* _INSTRUCTIONS TO FOLLOW_:
Copy the lines below character for character.

* _DATA LISTING_:
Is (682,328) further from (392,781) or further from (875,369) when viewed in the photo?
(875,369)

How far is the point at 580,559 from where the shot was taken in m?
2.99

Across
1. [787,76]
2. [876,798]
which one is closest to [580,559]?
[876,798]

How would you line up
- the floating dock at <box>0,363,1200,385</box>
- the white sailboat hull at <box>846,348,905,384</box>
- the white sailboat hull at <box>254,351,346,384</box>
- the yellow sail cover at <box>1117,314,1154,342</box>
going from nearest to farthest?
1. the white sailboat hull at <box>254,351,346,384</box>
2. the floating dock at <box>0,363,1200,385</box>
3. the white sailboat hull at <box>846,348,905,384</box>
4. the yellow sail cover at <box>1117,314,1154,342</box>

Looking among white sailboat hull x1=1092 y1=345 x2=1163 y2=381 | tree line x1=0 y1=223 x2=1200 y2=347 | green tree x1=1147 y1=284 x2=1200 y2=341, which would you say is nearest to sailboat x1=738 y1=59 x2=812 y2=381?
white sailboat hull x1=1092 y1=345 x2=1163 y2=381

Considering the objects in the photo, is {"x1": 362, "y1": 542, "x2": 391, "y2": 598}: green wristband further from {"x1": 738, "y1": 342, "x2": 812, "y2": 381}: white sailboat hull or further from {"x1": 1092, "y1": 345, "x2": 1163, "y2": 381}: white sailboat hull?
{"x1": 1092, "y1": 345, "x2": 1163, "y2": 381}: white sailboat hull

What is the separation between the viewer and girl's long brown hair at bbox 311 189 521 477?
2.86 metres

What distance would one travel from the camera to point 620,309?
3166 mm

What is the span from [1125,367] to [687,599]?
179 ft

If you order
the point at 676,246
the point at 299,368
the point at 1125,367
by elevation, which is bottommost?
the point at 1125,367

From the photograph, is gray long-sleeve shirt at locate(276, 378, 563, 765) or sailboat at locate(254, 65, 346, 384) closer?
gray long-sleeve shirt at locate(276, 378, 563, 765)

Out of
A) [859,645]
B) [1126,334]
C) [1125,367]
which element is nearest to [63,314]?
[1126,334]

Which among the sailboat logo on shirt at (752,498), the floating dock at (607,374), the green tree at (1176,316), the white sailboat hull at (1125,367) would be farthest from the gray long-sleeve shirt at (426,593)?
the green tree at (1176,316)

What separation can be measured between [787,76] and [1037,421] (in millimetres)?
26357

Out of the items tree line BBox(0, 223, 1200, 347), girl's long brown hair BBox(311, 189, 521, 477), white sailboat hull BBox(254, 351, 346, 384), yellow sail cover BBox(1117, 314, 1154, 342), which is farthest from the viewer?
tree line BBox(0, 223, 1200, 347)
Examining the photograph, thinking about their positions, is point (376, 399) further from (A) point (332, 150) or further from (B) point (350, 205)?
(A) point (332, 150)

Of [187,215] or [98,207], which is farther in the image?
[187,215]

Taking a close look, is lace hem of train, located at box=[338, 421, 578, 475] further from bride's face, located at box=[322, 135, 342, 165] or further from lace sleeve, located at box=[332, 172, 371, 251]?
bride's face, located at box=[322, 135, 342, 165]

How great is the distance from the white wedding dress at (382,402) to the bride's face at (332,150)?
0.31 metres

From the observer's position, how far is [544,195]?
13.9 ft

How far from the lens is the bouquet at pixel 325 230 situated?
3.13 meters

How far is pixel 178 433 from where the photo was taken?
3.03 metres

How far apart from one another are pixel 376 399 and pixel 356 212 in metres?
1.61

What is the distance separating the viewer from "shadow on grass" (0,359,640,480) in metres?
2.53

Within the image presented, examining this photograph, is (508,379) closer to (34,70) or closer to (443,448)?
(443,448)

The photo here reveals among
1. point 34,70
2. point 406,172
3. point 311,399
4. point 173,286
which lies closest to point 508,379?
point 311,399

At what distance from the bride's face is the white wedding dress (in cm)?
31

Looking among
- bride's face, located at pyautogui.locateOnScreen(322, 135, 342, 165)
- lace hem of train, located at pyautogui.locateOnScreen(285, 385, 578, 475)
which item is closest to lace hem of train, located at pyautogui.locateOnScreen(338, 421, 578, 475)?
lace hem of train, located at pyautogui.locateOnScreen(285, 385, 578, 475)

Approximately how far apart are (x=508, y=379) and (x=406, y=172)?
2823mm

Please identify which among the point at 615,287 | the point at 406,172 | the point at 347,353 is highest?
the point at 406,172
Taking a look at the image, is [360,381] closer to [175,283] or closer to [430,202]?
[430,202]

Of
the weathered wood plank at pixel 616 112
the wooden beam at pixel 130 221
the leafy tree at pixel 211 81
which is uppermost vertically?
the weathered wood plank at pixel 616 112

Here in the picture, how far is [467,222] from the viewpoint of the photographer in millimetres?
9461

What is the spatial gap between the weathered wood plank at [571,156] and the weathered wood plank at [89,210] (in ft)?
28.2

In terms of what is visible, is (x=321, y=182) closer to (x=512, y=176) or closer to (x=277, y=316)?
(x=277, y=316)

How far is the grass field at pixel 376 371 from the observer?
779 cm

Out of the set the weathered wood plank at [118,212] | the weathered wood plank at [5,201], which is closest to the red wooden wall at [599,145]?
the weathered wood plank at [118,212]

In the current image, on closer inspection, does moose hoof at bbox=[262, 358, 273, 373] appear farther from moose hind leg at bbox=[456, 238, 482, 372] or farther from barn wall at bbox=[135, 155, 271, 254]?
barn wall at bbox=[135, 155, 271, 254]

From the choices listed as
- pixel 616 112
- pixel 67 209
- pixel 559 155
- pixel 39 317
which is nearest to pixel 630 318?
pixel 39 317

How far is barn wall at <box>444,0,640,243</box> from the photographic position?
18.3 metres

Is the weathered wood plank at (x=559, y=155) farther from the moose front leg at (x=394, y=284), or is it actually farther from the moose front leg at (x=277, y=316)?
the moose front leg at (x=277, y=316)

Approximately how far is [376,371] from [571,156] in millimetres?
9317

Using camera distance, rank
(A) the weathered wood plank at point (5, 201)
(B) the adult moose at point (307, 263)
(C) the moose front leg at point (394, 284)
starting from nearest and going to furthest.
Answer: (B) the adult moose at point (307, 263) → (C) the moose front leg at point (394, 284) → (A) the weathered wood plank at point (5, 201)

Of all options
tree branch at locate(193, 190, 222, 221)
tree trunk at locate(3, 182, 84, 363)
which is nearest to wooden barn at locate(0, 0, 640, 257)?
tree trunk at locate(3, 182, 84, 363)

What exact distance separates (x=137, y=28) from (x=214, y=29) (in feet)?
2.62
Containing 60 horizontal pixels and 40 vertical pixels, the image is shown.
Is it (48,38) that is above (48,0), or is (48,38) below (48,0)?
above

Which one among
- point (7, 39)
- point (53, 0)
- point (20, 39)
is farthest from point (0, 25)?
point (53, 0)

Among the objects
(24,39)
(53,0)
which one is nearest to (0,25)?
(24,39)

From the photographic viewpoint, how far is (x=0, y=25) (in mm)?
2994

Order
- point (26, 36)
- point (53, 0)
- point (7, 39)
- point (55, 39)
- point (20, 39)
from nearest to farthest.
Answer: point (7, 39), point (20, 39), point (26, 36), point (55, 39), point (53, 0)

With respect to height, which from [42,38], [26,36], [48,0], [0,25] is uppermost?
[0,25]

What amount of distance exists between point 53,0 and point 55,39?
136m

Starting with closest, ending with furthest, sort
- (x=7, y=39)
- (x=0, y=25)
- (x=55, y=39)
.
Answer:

* _EXERCISE RESPONSE_:
Is (682,328) further from (392,781) or further from (875,369) when viewed in the photo?
(875,369)

How far is the point at 580,559 from where the shot was taken in m?
2.99

Across
1. [787,76]
2. [876,798]
which one is closest to [580,559]?
[876,798]

How would you line up
- the floating dock at <box>0,363,1200,385</box>
- the white sailboat hull at <box>846,348,905,384</box>
- the white sailboat hull at <box>254,351,346,384</box>
- the yellow sail cover at <box>1117,314,1154,342</box>
going from nearest to farthest?
1. the white sailboat hull at <box>254,351,346,384</box>
2. the floating dock at <box>0,363,1200,385</box>
3. the white sailboat hull at <box>846,348,905,384</box>
4. the yellow sail cover at <box>1117,314,1154,342</box>

Looking among white sailboat hull x1=1092 y1=345 x2=1163 y2=381 | tree line x1=0 y1=223 x2=1200 y2=347 | green tree x1=1147 y1=284 x2=1200 y2=341, which would you say is nearest to sailboat x1=738 y1=59 x2=812 y2=381?
white sailboat hull x1=1092 y1=345 x2=1163 y2=381

Considering the objects in the photo, is {"x1": 362, "y1": 542, "x2": 391, "y2": 598}: green wristband further from {"x1": 738, "y1": 342, "x2": 812, "y2": 381}: white sailboat hull or further from {"x1": 1092, "y1": 345, "x2": 1163, "y2": 381}: white sailboat hull?
{"x1": 1092, "y1": 345, "x2": 1163, "y2": 381}: white sailboat hull

What is the separation between the viewer and girl's long brown hair at bbox 311 189 521 477?
2.86 metres

What distance would one travel from the camera to point 620,309?
3166 mm

What is the span from [1125,367] to [687,599]?
179 ft

If you order
the point at 676,246
the point at 299,368
the point at 1125,367
by elevation, which is bottommost?
the point at 1125,367

From the photograph, is gray long-sleeve shirt at locate(276, 378, 563, 765) or sailboat at locate(254, 65, 346, 384) closer?
gray long-sleeve shirt at locate(276, 378, 563, 765)

Out of
A) [859,645]
B) [1126,334]
C) [1125,367]
which element is nearest to [63,314]?
[1126,334]

Which among the sailboat logo on shirt at (752,498), the floating dock at (607,374), the green tree at (1176,316), the white sailboat hull at (1125,367) would be farthest from the gray long-sleeve shirt at (426,593)?
the green tree at (1176,316)

What separation can be measured between [787,76] and [1037,421] (in millimetres)?
26357

Out of the items tree line BBox(0, 223, 1200, 347), girl's long brown hair BBox(311, 189, 521, 477), white sailboat hull BBox(254, 351, 346, 384), yellow sail cover BBox(1117, 314, 1154, 342), which is farthest from the viewer?
tree line BBox(0, 223, 1200, 347)
Examining the photograph, thinking about their positions, is point (376, 399) further from (A) point (332, 150) or further from (B) point (350, 205)?
(A) point (332, 150)

Of [187,215] or [98,207], which is farther in the image?
[187,215]

Taking a close look, is lace hem of train, located at box=[338, 421, 578, 475] further from bride's face, located at box=[322, 135, 342, 165] or further from lace sleeve, located at box=[332, 172, 371, 251]?
bride's face, located at box=[322, 135, 342, 165]

How great is the distance from the white wedding dress at (382,402) to the bride's face at (332,150)?
0.31 metres

From the observer's position, how far is [544,195]?
13.9 ft

How far from the lens is the bouquet at pixel 325 230 situated?
3.13 meters

How far is pixel 178 433 from where the photo was taken?
3.03 metres

How far apart from one another are pixel 376 399 and pixel 356 212 in metres?
1.61

What is the distance separating the viewer from "shadow on grass" (0,359,640,480) in metres?
2.53

Within the image presented, examining this photograph, is (508,379) closer to (34,70) or closer to (443,448)?
(443,448)

The photo here reveals among
1. point 34,70
2. point 406,172
3. point 311,399
4. point 173,286
which lies closest to point 508,379?
point 311,399

At what distance from the bride's face is the white wedding dress (in cm)?
31

Looking among
- bride's face, located at pyautogui.locateOnScreen(322, 135, 342, 165)
- lace hem of train, located at pyautogui.locateOnScreen(285, 385, 578, 475)
which item is closest to lace hem of train, located at pyautogui.locateOnScreen(338, 421, 578, 475)?
lace hem of train, located at pyautogui.locateOnScreen(285, 385, 578, 475)

Approximately how far apart are (x=508, y=379) and (x=406, y=172)?
2823mm

Please identify which among the point at 615,287 | the point at 406,172 | the point at 347,353 is highest?
the point at 406,172
Taking a look at the image, is [360,381] closer to [175,283] or closer to [430,202]?
[430,202]

Of
the weathered wood plank at pixel 616 112
the wooden beam at pixel 130 221
the leafy tree at pixel 211 81
which is uppermost vertically?
the weathered wood plank at pixel 616 112

Here in the picture, how far is [467,222] from the viewpoint of the photographer in millimetres?
9461

What is the spatial gap between the weathered wood plank at [571,156] and the weathered wood plank at [89,210] (in ft)?
28.2

In terms of what is visible, is (x=321, y=182) closer to (x=512, y=176) or closer to (x=277, y=316)?
(x=277, y=316)

How far is the grass field at pixel 376 371 from the observer?
779 cm

Out of the set the weathered wood plank at [118,212] | the weathered wood plank at [5,201], which is closest to the red wooden wall at [599,145]?
the weathered wood plank at [118,212]

In the current image, on closer inspection, does moose hoof at bbox=[262, 358, 273, 373] appear farther from moose hind leg at bbox=[456, 238, 482, 372] or farther from barn wall at bbox=[135, 155, 271, 254]?
barn wall at bbox=[135, 155, 271, 254]

From the choices listed as
- pixel 616 112
- pixel 67 209
- pixel 559 155
- pixel 39 317
which is nearest to pixel 630 318?
pixel 39 317

How far is barn wall at <box>444,0,640,243</box> from the photographic position?
18.3 metres

Is the weathered wood plank at (x=559, y=155) farther from the moose front leg at (x=394, y=284), or is it actually farther from the moose front leg at (x=277, y=316)?
the moose front leg at (x=277, y=316)

Approximately how far is [376,371] from [571,156] in millimetres?
9317

Using camera distance, rank
(A) the weathered wood plank at point (5, 201)
(B) the adult moose at point (307, 263)
(C) the moose front leg at point (394, 284)
starting from nearest and going to furthest.
Answer: (B) the adult moose at point (307, 263) → (C) the moose front leg at point (394, 284) → (A) the weathered wood plank at point (5, 201)

Of all options
tree branch at locate(193, 190, 222, 221)
tree trunk at locate(3, 182, 84, 363)
which is nearest to wooden barn at locate(0, 0, 640, 257)?
tree trunk at locate(3, 182, 84, 363)

What exact distance separates (x=137, y=28) from (x=214, y=29) (in feet)?
2.62
Containing 60 horizontal pixels and 40 vertical pixels, the image is shown.
Is it (48,38) that is above (48,0), or is (48,38) below (48,0)?
above

Which one among
- point (7, 39)
- point (53, 0)
- point (20, 39)
is farthest from point (0, 25)?
point (53, 0)

Among the objects
(24,39)
(53,0)
which one is nearest to (0,25)?
(24,39)

From the photographic viewpoint, how far is (x=0, y=25) (in mm)?
2994

Order
- point (26, 36)
- point (53, 0)
- point (7, 39)
- point (55, 39)
- point (20, 39)
from nearest to farthest.
Answer: point (7, 39), point (20, 39), point (26, 36), point (55, 39), point (53, 0)

With respect to height, which from [42,38], [26,36], [48,0], [0,25] is uppermost?
[0,25]

What amount of distance exists between point 53,0 and point 55,39?
136m

Starting with closest, ending with furthest, sort
- (x=7, y=39)
- (x=0, y=25)
- (x=55, y=39)
.
Answer:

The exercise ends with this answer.